22 Nov 2021 - {{hitsCtrl.values.hits}}
Clearing some ambiguities surrounding the enforcement of the Special Goods and Services Tax (SGST), a government official said the proposed tax would only apply to identified sectors and would come as a composite tax in place of the multiple taxes such as Excise duty and the Value Added Tax and other levies.
However, the rate of tax, if that is going to be a single rate across the designated sectors, and who is going to be the collecting authority, are some of the areas which require clarity from authorities.
“We wanted to composite the taxes on liquor, tobacco, betting, gaming and telecom industries specially, and the motor vehicles,” said Priyanka Dissabandara, Tax Advisor to the Ministry of Finance explaining the rationale behind the SGST.
Although the proposal for the SGST came in the budget presented last year, it wasn’t enforced during 2021 despite the drafting of regulations.
“The Act is already drafted so it will be implemented with effect from January 1, 2022, hopefully”, Dissabandara added speaking at a recently held post budget forum.
At present, the identified sectors are taxed by different authorities, with multiple taxes at different rates.

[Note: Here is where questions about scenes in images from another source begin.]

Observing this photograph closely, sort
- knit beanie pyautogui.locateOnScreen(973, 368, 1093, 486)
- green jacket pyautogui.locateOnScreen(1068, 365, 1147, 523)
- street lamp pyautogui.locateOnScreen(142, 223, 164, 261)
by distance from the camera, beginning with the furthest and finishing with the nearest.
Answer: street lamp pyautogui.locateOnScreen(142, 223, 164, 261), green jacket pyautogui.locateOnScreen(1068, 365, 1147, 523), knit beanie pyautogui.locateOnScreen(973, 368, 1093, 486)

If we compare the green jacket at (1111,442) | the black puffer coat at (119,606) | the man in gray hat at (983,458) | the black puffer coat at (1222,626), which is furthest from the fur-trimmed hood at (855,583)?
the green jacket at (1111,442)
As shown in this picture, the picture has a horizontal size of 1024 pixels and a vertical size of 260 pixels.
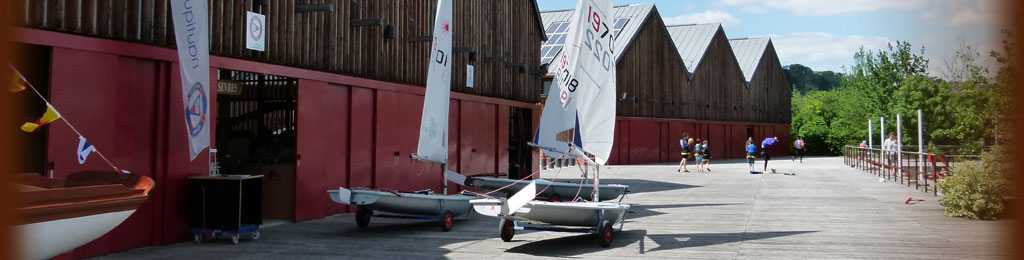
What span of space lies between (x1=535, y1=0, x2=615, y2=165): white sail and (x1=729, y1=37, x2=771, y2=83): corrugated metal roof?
50596mm

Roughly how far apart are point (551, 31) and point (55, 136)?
120ft

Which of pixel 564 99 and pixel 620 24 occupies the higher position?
pixel 620 24

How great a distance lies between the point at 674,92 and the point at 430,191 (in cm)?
3626

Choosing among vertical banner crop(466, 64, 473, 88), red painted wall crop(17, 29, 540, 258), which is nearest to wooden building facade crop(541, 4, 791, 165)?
vertical banner crop(466, 64, 473, 88)

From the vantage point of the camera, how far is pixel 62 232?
6.13m

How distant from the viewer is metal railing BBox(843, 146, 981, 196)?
693 inches

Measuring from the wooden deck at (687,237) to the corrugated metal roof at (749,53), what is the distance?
45903 millimetres

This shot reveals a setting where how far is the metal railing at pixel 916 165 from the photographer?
57.7 feet

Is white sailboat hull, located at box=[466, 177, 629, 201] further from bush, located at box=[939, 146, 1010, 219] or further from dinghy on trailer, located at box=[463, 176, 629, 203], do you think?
bush, located at box=[939, 146, 1010, 219]

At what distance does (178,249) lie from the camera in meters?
10.2

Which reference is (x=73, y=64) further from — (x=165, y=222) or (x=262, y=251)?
(x=262, y=251)

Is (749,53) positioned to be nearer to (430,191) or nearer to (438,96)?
(438,96)

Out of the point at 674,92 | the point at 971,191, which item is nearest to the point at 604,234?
the point at 971,191

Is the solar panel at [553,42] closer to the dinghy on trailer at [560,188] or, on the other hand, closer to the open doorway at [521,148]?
the open doorway at [521,148]
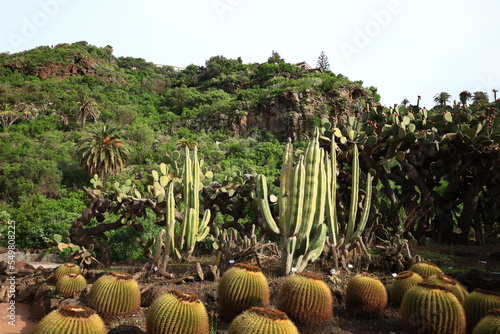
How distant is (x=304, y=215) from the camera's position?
662cm

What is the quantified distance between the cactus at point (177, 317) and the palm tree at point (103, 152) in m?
21.1

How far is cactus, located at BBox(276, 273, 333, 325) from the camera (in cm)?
450

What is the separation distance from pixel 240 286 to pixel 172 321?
988 millimetres

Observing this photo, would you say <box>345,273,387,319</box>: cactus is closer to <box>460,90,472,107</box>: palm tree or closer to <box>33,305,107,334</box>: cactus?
<box>33,305,107,334</box>: cactus

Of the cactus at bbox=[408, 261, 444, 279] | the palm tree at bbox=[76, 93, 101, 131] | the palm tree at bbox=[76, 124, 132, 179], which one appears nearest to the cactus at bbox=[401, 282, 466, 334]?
the cactus at bbox=[408, 261, 444, 279]

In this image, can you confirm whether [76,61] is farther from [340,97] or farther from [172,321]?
[172,321]

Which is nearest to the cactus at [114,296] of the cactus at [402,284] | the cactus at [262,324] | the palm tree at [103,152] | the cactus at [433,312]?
the cactus at [262,324]

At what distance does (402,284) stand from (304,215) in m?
1.87

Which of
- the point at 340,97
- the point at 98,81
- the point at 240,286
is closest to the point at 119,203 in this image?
the point at 240,286

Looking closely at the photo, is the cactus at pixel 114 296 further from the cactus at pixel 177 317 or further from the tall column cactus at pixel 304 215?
the tall column cactus at pixel 304 215

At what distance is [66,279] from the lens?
6.21 metres

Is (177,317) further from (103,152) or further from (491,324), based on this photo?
(103,152)

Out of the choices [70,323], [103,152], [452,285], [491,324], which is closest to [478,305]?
[452,285]

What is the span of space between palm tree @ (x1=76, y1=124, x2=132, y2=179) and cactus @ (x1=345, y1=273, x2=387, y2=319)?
2130 cm
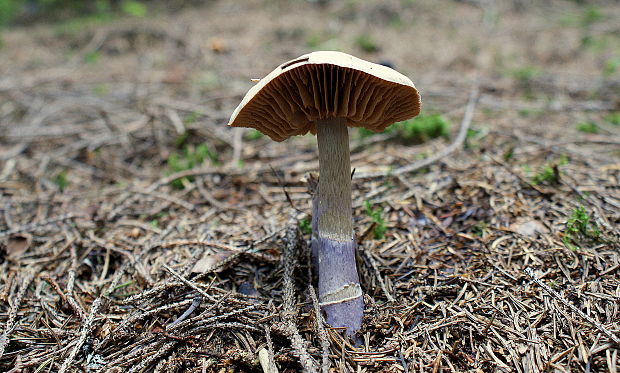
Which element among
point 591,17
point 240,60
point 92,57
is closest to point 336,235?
point 240,60

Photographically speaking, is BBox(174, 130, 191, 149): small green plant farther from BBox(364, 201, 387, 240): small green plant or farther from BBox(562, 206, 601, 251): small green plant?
BBox(562, 206, 601, 251): small green plant

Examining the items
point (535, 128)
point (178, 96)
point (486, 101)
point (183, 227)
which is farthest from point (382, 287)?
point (178, 96)

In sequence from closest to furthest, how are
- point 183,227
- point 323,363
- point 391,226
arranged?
point 323,363 < point 391,226 < point 183,227

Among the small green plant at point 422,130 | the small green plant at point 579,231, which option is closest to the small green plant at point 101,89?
the small green plant at point 422,130

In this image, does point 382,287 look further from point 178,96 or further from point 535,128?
point 178,96

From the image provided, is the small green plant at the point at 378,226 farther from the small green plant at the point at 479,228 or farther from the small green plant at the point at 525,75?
the small green plant at the point at 525,75
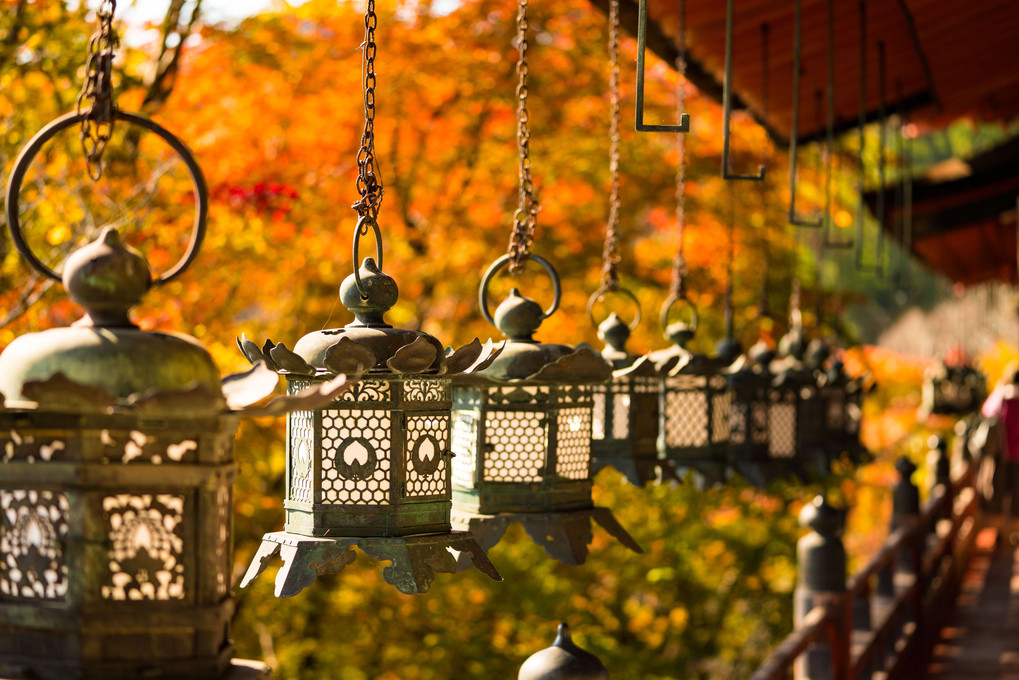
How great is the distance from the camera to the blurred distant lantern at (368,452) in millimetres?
1997

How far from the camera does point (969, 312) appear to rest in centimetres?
1575

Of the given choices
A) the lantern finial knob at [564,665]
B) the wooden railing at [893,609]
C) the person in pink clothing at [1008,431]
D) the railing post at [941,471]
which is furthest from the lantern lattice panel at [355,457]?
the railing post at [941,471]

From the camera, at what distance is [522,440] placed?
255 centimetres

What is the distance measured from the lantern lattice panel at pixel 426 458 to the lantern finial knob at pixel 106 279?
70cm

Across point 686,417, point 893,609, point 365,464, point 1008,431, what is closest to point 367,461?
point 365,464

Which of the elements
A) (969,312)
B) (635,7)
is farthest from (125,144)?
(969,312)

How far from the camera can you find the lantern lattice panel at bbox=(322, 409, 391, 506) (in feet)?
6.67

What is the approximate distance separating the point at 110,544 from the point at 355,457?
614mm

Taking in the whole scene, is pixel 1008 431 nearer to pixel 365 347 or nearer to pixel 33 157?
pixel 365 347

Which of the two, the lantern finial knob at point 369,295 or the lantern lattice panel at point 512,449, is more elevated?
the lantern finial knob at point 369,295

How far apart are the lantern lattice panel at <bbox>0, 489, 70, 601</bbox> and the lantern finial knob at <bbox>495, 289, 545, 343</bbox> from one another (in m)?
1.27

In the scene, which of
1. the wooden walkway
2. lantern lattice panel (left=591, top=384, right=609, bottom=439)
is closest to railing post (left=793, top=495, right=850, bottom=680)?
the wooden walkway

For instance, the alcohol and cigarette industries are taxed via the 8 percent Value Added Tax (VAT) and the Excise duty, at rates applicable for specific items.
Meanwhile, telecom services are taxed at 8 percent VAT, 11.25 percent of Telecommunications Levy and the 2 percent cess. Meanwhile, betting and gaming is taxed at 8 percent VAT or levy on gross collection at 10 percent plus and an annual levy. Motor vehicles are taxed via Excise duty charged at various rates.

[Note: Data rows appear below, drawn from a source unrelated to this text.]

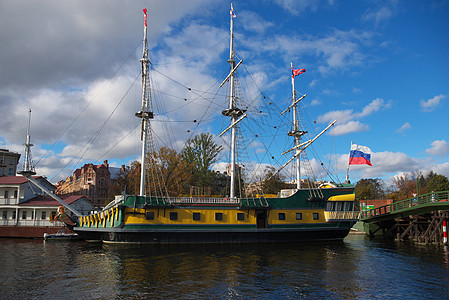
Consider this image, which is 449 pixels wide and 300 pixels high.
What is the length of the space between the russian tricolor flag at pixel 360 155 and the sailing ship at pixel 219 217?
247cm

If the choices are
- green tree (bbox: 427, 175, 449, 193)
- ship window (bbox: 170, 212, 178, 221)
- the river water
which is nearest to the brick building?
the river water

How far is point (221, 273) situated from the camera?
16484 mm

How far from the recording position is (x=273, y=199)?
28.3 meters

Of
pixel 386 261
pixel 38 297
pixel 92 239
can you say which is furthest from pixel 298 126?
pixel 38 297

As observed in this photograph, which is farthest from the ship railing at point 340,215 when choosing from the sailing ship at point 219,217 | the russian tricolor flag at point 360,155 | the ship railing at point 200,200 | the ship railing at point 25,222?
the ship railing at point 25,222

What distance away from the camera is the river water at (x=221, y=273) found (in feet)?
43.2

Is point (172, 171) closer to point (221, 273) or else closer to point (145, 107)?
point (145, 107)

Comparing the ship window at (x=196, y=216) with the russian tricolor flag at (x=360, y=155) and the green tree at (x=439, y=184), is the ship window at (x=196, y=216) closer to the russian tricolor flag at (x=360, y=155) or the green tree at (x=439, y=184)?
the russian tricolor flag at (x=360, y=155)

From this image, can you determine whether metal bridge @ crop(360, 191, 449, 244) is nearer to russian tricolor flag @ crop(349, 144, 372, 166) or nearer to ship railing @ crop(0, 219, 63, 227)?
russian tricolor flag @ crop(349, 144, 372, 166)

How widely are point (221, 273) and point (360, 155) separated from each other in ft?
65.3

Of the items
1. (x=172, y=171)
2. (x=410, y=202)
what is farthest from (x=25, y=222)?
(x=410, y=202)

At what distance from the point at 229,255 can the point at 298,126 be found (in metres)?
18.9

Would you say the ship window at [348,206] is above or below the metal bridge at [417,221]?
above

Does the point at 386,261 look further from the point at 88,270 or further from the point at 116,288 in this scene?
the point at 88,270
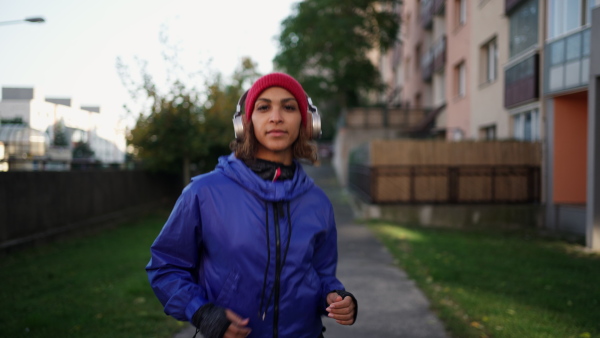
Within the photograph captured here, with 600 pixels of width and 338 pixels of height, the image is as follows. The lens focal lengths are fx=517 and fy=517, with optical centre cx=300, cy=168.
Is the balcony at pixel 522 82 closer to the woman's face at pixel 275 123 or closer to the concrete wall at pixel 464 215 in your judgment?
the concrete wall at pixel 464 215

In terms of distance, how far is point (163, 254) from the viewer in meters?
1.99

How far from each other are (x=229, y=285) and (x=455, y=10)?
2184 cm

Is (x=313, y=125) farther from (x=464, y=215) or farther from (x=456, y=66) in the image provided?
(x=456, y=66)

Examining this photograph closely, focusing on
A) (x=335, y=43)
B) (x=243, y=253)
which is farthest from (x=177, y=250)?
(x=335, y=43)

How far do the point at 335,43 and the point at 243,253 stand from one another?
2892 cm

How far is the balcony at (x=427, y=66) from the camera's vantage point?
84.8 ft

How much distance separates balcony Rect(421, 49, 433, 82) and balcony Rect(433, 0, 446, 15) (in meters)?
2.04

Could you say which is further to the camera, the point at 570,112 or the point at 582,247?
the point at 570,112

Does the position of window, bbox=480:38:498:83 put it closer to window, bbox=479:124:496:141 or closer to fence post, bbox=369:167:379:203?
window, bbox=479:124:496:141

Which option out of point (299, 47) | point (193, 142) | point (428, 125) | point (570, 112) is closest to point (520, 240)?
point (570, 112)

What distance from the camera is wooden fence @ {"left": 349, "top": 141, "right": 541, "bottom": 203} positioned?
13742mm

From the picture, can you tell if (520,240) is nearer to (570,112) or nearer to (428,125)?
(570,112)

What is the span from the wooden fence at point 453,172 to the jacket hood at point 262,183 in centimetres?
1231

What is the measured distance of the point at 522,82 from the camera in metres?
14.0
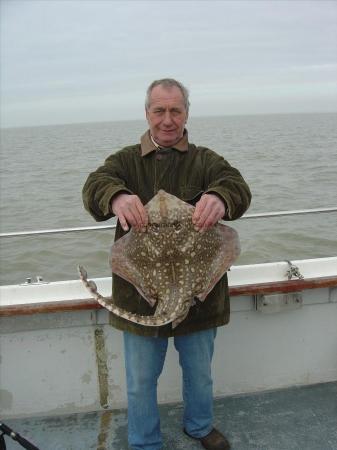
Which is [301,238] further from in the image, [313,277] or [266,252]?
[313,277]

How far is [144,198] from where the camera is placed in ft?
8.63

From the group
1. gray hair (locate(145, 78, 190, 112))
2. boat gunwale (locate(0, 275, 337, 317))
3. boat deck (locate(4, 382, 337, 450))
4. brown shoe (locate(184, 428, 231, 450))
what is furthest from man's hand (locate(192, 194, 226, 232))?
boat deck (locate(4, 382, 337, 450))

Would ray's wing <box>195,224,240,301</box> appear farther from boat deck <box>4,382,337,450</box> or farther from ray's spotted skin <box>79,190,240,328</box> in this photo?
boat deck <box>4,382,337,450</box>

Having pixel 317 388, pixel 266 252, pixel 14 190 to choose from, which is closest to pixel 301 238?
pixel 266 252

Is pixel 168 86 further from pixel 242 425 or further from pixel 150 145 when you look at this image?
pixel 242 425

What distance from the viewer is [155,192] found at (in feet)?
8.61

Hence, the purpose of the SGST, according to Nisthar Sulaiman, Partner Tax at Earnst & Young is to introduce an online managed composite tax in lieu of the various other taxes applied at present and to relieve the various government bodies of their task of collecting taxes by appointing a single tax collection authority.
“The intention of the government is to relieve these bodies which are collecting the various taxes and allow them to do regulation and have one authority to collect the tax,” said Sulaiman speaking at a webinar organised by the Institute of Certified Management Accountants of Sri Lanka last week.

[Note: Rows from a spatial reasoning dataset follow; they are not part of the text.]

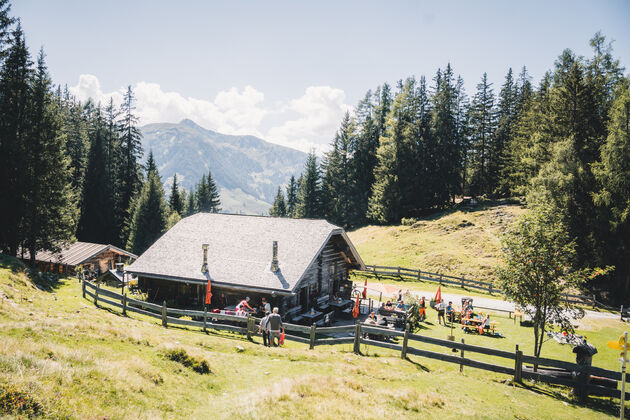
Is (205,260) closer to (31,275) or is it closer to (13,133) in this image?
(31,275)

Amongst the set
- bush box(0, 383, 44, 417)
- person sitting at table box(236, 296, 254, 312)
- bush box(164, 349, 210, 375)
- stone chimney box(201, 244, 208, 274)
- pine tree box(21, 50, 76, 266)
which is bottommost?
person sitting at table box(236, 296, 254, 312)

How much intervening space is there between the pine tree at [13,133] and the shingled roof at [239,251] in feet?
37.6

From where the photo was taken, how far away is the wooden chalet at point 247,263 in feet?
66.8

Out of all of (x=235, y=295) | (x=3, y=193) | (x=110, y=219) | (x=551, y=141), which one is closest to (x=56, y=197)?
(x=3, y=193)

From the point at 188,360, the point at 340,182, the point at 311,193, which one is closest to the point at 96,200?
the point at 311,193

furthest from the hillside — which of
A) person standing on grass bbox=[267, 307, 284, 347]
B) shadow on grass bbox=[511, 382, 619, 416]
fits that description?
person standing on grass bbox=[267, 307, 284, 347]

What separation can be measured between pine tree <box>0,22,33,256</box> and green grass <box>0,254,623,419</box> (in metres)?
15.0

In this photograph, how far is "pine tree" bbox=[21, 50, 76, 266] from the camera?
87.0ft

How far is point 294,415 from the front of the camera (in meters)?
7.66

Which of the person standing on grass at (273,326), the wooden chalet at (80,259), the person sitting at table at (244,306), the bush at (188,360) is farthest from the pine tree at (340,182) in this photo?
the bush at (188,360)

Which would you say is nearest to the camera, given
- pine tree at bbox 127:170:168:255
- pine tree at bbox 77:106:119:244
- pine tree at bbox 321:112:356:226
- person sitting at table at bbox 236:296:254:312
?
person sitting at table at bbox 236:296:254:312

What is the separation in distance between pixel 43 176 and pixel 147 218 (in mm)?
21322

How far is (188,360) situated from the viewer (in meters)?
10.1

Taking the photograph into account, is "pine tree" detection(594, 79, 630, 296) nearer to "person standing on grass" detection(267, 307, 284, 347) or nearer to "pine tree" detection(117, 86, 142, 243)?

Underscoring this, Dissabandara said the SGST is “actually a conversion from the Excise duty to the SGST.
So, it will be the same tax but a slight difference will be there”, in relation to the amount of tax revenue collected. While there are early indications that different SGST tax rates would apply to different industries, Sulaiman asked whether the SGST would incorporate the VAT and if so would there be an input credit mechanism available to avoid a potential cascading effect.